Saiba mais sobre Raúl Zibechi

Nasceu em 1952, em Montevidéu, no Uruguai. É jornalista, escritor, ativista e analista político, profundo conhecedor dos movimentos sociais na América Latina. Entre 1969 e 1973, integrou a Frente Estudantil Revolucionária – FER, grupo estudantil vinculado ao Movimento Tupamaros de Libertação Nacional. Sob a ditadura militar, iniciada em 1973, foi ativista na resistência ao regime até que em 1975 se mudou para Buenos Aires, na Argentina, para se exilar em 1976, após o golpe militar naquele país, em Madri, onde esteve ligado por mais de dez anos ao Movimento Comunista em tarefas de alfabetização de camponeses e no movimento antimilitarista contra a OTAN.
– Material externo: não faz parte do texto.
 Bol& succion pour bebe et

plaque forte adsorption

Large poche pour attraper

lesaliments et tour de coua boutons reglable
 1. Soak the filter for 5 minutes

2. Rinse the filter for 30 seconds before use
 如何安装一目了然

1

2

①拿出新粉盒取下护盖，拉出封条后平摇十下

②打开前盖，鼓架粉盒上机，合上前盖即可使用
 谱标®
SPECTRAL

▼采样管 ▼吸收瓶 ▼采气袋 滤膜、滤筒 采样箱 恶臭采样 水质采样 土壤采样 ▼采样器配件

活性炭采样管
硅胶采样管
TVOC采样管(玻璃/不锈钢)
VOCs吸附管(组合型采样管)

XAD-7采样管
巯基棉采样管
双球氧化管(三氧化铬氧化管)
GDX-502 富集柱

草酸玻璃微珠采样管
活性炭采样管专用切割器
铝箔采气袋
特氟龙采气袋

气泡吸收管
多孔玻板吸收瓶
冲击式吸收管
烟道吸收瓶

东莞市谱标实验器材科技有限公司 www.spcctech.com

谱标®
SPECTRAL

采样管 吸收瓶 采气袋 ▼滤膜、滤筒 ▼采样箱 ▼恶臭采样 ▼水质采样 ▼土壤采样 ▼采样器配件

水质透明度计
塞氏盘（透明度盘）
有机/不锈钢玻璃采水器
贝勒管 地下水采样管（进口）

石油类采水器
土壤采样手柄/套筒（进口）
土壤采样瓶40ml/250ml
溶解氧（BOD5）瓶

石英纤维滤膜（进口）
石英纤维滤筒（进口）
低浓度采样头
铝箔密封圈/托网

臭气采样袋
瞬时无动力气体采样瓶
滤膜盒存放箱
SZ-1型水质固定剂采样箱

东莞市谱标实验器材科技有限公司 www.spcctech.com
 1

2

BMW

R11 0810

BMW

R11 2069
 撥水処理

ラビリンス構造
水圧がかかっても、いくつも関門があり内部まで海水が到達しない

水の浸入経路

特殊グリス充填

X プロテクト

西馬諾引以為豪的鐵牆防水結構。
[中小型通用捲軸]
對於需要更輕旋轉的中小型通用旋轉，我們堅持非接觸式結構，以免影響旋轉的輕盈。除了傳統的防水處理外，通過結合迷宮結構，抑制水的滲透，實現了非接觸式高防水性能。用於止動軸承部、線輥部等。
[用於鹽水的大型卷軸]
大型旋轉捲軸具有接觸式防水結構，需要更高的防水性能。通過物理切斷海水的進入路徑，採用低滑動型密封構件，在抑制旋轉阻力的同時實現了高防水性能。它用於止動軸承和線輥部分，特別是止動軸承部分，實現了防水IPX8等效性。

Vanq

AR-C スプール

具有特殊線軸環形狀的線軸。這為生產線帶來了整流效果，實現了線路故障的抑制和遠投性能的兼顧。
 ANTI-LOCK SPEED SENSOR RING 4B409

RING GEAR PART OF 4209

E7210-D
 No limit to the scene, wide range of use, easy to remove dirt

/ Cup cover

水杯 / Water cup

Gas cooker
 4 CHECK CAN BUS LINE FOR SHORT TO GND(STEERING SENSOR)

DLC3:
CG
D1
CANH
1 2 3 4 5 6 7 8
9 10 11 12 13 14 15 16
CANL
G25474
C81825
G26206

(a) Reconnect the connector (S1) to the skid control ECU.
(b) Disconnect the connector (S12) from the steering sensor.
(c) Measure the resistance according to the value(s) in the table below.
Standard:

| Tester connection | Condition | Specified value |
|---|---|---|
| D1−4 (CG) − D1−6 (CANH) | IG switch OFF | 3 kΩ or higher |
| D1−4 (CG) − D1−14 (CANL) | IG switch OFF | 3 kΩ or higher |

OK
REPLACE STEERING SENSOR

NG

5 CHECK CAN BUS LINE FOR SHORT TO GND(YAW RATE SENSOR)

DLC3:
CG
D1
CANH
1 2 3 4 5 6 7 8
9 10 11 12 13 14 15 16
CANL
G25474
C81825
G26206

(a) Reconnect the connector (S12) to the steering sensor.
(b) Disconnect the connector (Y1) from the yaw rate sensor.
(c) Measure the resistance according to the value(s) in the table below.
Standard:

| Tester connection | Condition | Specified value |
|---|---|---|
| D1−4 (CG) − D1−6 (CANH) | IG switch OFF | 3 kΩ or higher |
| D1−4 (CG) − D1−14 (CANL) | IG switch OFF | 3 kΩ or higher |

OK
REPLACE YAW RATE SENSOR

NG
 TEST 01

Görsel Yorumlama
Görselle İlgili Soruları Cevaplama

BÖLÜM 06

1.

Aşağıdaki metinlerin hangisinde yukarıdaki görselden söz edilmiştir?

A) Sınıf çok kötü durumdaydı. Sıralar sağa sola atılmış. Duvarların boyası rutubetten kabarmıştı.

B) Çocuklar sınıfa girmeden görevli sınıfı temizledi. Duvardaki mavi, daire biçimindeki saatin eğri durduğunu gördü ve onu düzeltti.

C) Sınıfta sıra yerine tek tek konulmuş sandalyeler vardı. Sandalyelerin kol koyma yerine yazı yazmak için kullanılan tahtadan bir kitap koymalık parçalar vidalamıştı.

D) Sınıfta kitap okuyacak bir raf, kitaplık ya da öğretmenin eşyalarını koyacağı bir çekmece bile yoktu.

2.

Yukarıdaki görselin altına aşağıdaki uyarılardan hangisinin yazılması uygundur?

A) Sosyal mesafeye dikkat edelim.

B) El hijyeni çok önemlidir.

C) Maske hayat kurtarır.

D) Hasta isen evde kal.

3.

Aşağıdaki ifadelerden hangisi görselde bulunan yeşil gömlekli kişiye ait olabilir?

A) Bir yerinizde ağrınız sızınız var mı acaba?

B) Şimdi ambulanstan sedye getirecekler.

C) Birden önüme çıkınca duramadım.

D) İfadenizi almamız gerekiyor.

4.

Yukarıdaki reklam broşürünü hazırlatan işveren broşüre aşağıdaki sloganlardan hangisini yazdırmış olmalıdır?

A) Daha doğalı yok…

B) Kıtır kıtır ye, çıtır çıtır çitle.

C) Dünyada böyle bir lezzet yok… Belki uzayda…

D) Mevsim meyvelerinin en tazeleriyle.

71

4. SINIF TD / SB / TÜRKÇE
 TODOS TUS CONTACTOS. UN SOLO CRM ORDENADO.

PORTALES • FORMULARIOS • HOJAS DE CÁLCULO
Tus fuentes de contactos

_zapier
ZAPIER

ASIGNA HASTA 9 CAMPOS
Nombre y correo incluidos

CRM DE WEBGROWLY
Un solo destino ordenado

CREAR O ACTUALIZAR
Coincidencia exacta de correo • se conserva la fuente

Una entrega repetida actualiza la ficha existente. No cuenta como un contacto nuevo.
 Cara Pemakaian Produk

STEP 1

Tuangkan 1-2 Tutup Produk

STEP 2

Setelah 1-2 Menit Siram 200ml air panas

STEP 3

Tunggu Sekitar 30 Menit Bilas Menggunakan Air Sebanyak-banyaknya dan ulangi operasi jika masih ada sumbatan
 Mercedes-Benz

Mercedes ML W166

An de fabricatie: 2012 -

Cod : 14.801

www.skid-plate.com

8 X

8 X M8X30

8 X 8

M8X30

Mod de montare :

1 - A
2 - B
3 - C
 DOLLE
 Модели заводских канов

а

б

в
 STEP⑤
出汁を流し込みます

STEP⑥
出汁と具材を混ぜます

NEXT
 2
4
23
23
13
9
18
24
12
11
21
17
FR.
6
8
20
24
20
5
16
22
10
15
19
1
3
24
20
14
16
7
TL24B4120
Em meados da década de 1980, começou a publicar artigos em revistas e jornais de esquerda (Página Abierta, Egin, Liberación) e na mídia latino-americana (Página /12, na Argentina) e Mate Amargo (Uruguai). Ao retornar ao Uruguai, publicou no semanário Brecha, do qual se tornou editor. Também trabalhou na revista ambiental Tierra Amiga, entre 1994 e 1995. Desde 1986, como jornalista e ativista-investigador, percorreu quase todos os países da América Latina, com especial destaque para a região andina. Conhece boa parte dos movimentos da região e colabora em trabalhos de capacitação e divulgação com movimentos urbanos argentinos, camponeses paraguaios, comunidades indígenas bolivianas, peruanas, mapuche e colombianas. Todo o seu trabalho teórico visa compreender e defender os processos organizacionais desses movimentos. 

Raúl Zibechi 

Foto: ssb.org

A análise dos movimentos sociais latino-americanos o levou a afirmar que eles têm diferenças marcantes com os movimentos europeus e estadunidenses, pois são movimentos territorializados, onde os membros dos setores sociais que os compõem (indígenas, camponeses, setores urbanos populares) vivem de outra forma, enfatizando a diferença social e cultural como eixo da mudança social. Assim, acredita que nos territórios controlados pelos movimentos predominam as relações sociais não capitalistas. Ou seja, valores de uso sobre valores de troca, saúde e educação não são mercadorias e são praticadas de forma diferente da sociedade hegemônica, são criadas muitas vezes formas de poder não estatal, baseado na assembleia, que é o órgão de decisão coletiva, como as Juntas de Bom Governo em Chiapas, os conselhos nas regiões da Nasa na Colômbia e os quartéis aimarás no Altiplano boliviano, por exemplo.

 

Raúl Zibechi publicou diversos livros, entre os quais destacamos Dispersar el poder: los movimientos como poderes antiestatales (Tinta Limón, 2006), Territorios en resistencia: cartografía política de las periferias latinoamericanas (Lavaca, 2008), Brasil potência (Consequência, 2012), Los desbordes desde abajo: 1968 en América Latina (Desdeabajo, 2018) e Mundos Otros y pueblos en movimiento: debates sobre anti-colonialismo y transición en América Latina (Desdeabajo, 2022), muitos deles traduzidos para outros idiomas. E, agora, recentemente publicou no Brasil o livro intitulado Territórios em rebeldia (Editora Elefante, 2022).